Aligns paired end RNA-seq reads using the STAR aligner. If you have just one pair of read files, Chipster sets reads 1 file and reads 2 file based on file names. If you have more pairs of read files for one sample, you need to provide a list of filenames of the FASTQ files for each direction (e.g. 1files.txt and 2files.txt). You can generate the lists with the tool "Utilities/ Make a list of filenames". Alignment results are given in a BAM file, which is automatically indexed and hence ready to be viewed in Chipster genome browser.
This tool uses the STAR (Spliced Transcripts Alignment to a Reference) aligner, which can accurately detect annotated and novel splice junctions in RNA-seq data. The tool uses a 2-pass mapping process where STAR performs the 1st pass mapping, automatically extracts splice junctions, inserts them into the genome index, and re-maps all reads in the 2nd mapping pass. This doesn't increase the number of detected novel junctions, but it allows more spliced reads mapping to novel junctions. Chipster offers an Ensembl GTF file to detect annotated splice junctions, but you can also give your own. For example the GENCODE GTF is recommended by the STAR developers.
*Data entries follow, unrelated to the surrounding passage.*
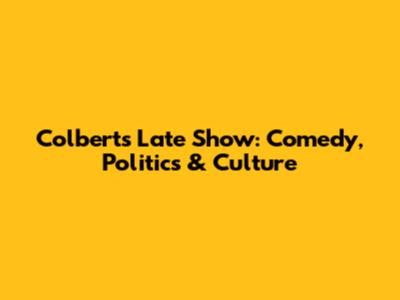 Colbert's Late Show: Comedy, Politics & Culture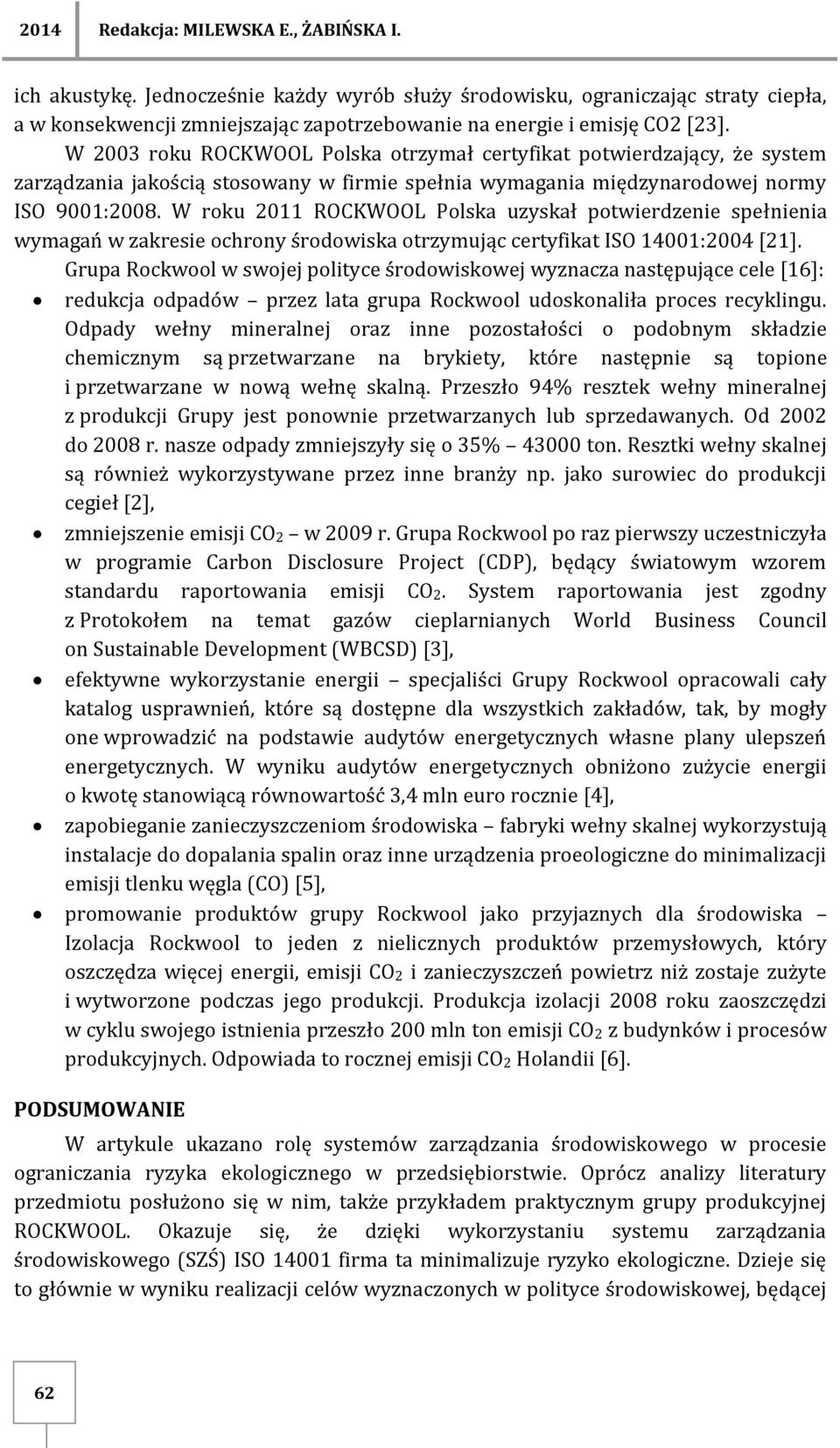 W rku 2011 ROCKWOOL Plska uzyskał ptwierdzenie spełnienia wymagań w zakresie chrny śrdwiska trzymując certyfikat ISO 14001:2004 [21].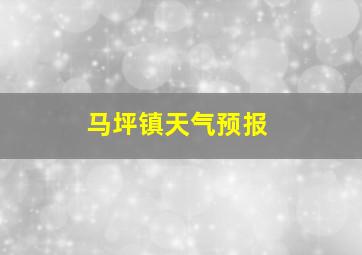 马坪镇天气预报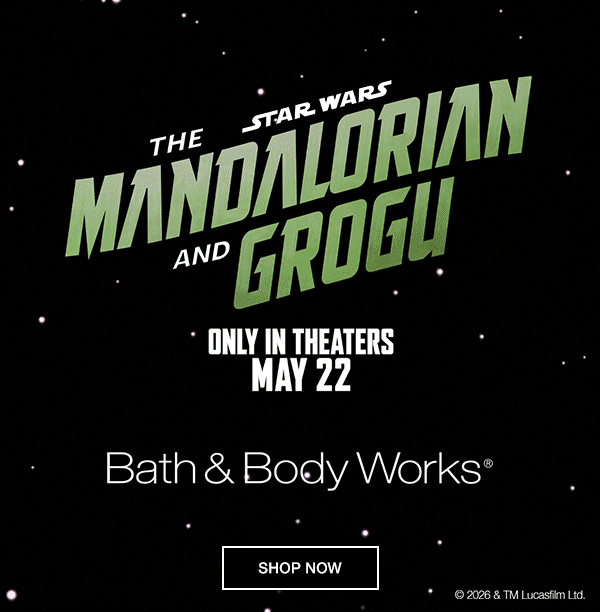 Inspired by a Galaxy Far, Far Away…Just landed: epic, limited-edition fragrances. Just in time for a new Star Wars™ adventure. Become one with the Force. Fly off to your next adventure. Star Wars The Mandalorian and Grogu. Bath & Body Works. Only in Theaters May 22. © 2026 & TM Lucasfilm Ltd. SHOP NOW. APP: RICH PUSH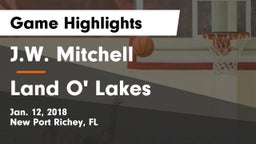 J.W. Mitchell  vs Land O' Lakes Game Highlights - Jan. 12, 2018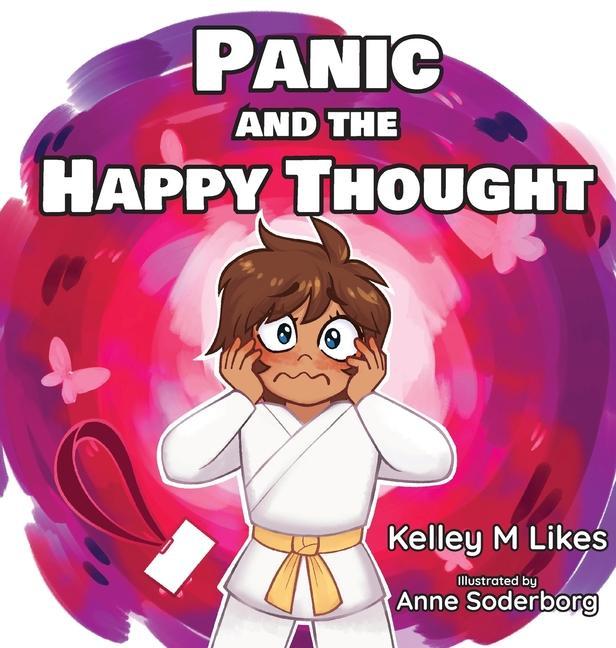 Knjiga Panic and the Happy Thought Anne Soderborg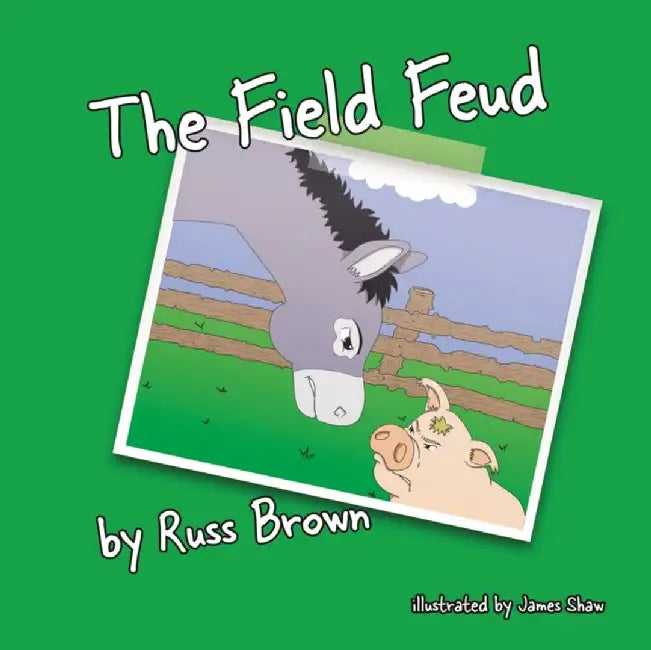 The Field Feud by Russ Brown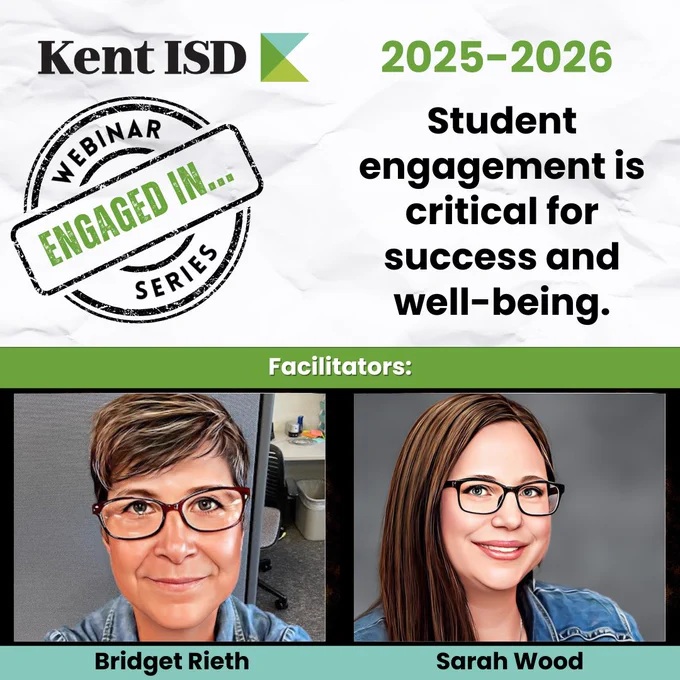A promotional image for the "Engaged In..." webinar series from Kent ISD. The top section features the Kent ISD logo and the text "2025-2026 Student engagement is critical for success and well-being." Below this, a green banner states "Facilitators:". The bottom section displays two headshots with names: Bridget Rieth and Sarah Wood.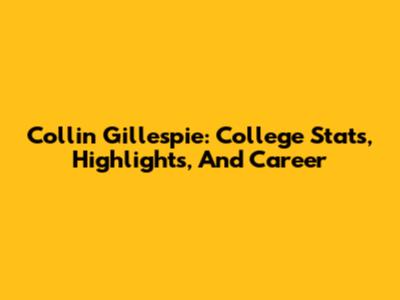 Collin Gillespie: College Stats, Highlights, And Career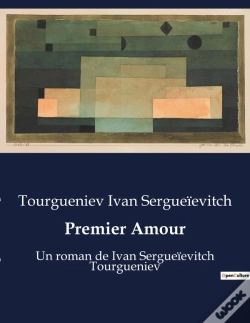 Capa do artigo Premier Amour - Un Roman De Ivan Sergueievitch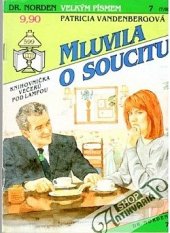 kniha Mluvila o soucitu, Ivo Železný 1993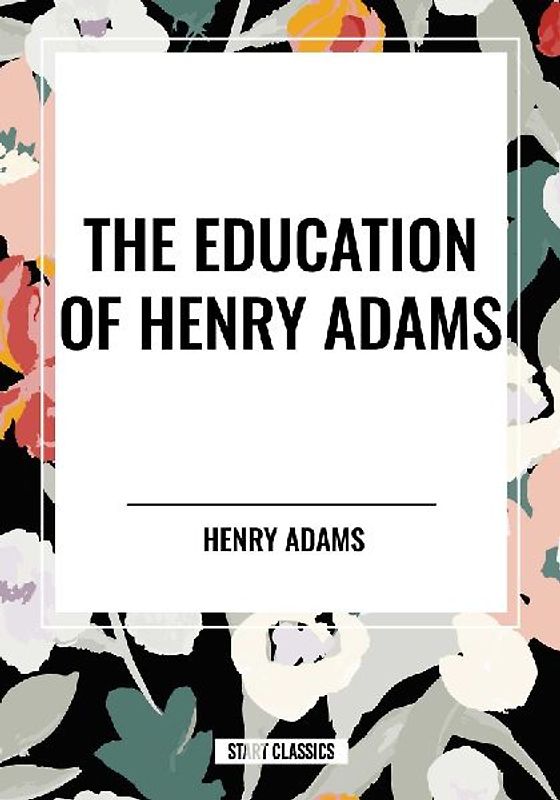 The Education of Henry Adams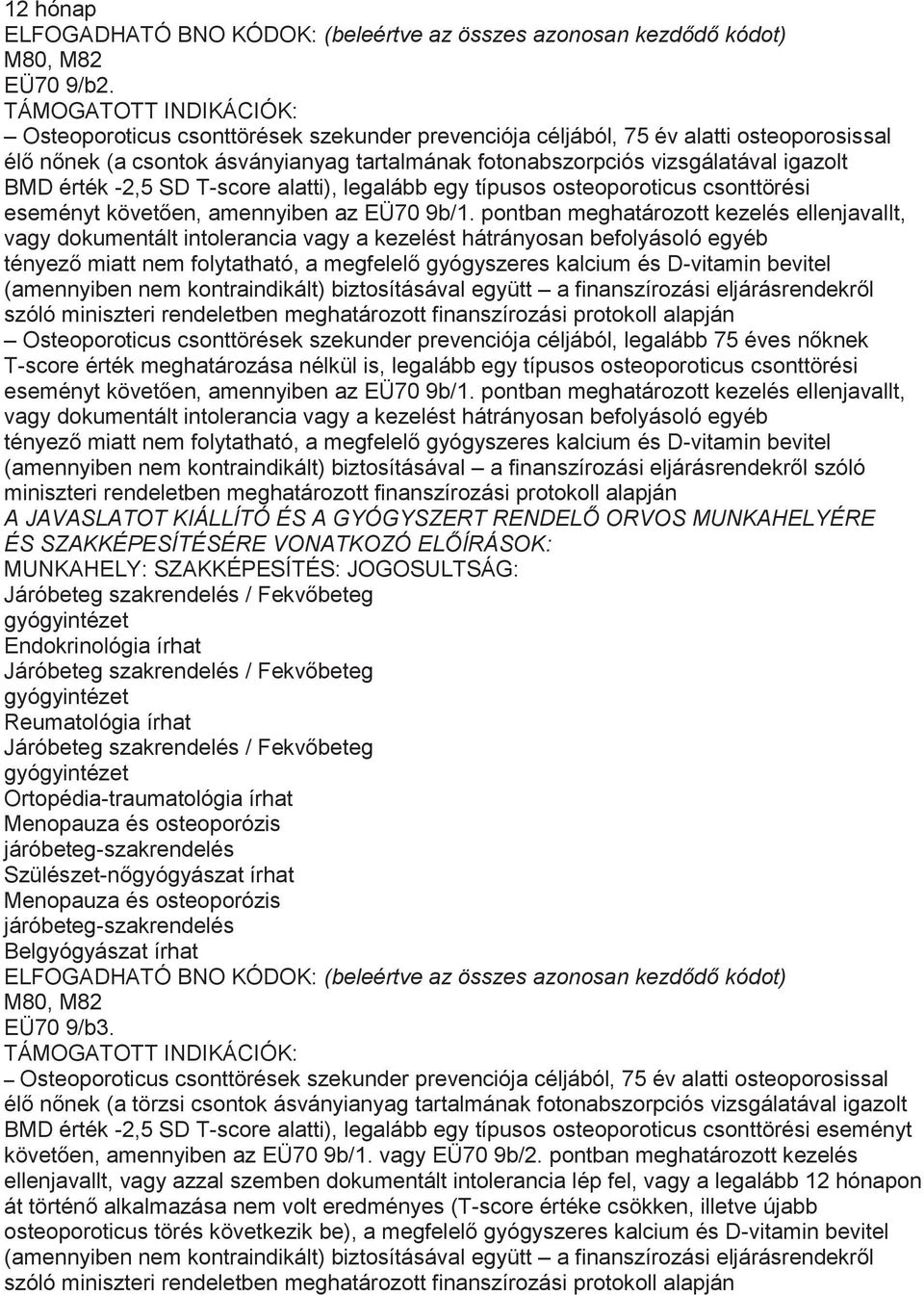 BMD érték -2,5 SD T-score alatti), legalább egy típusos osteoporoticus csonttörési eseményt követően, amennyiben az EÜ70 9b/1.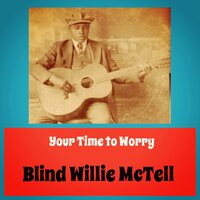 Dyin' Gambler - Blind Willie McTell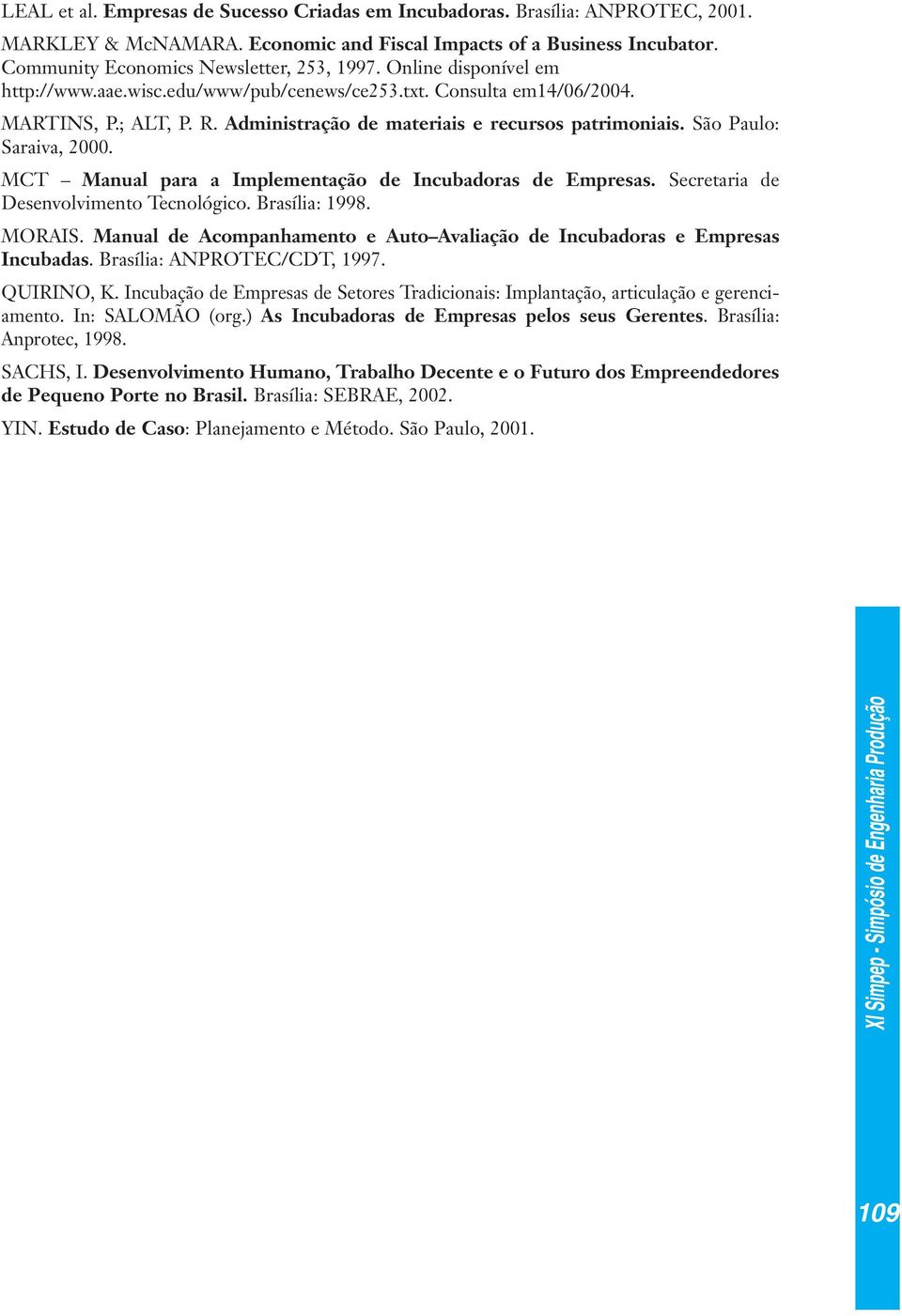 MCT Manual para a Implementação de Incubadoras de Empresas. Secretaria de Desenvolvimento Tecnológico. Brasília: 1998. MORAIS.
Maximum alignments per read -parameter sets the maximum number of loci the read is allowed to map to. Alignments (all of them) will be output only if the read maps to no more loci than this value. Otherwise no alignments will be output, and the read will be counted as "mapped to too many loci" in the Log_final.txt file.
Maximum number of mismatches per pair -parameter filters out alignments which contain more mismatches than this number. Use value 999 to switch off this filter.
This tool uses the STAR aligner. Please cite the article:
Alexander Dobin et al: STAR: ultrafast universal RNA-seq aligner (2013) Bioinformatics 29: 15-21.
Please see the STAR manual for more details.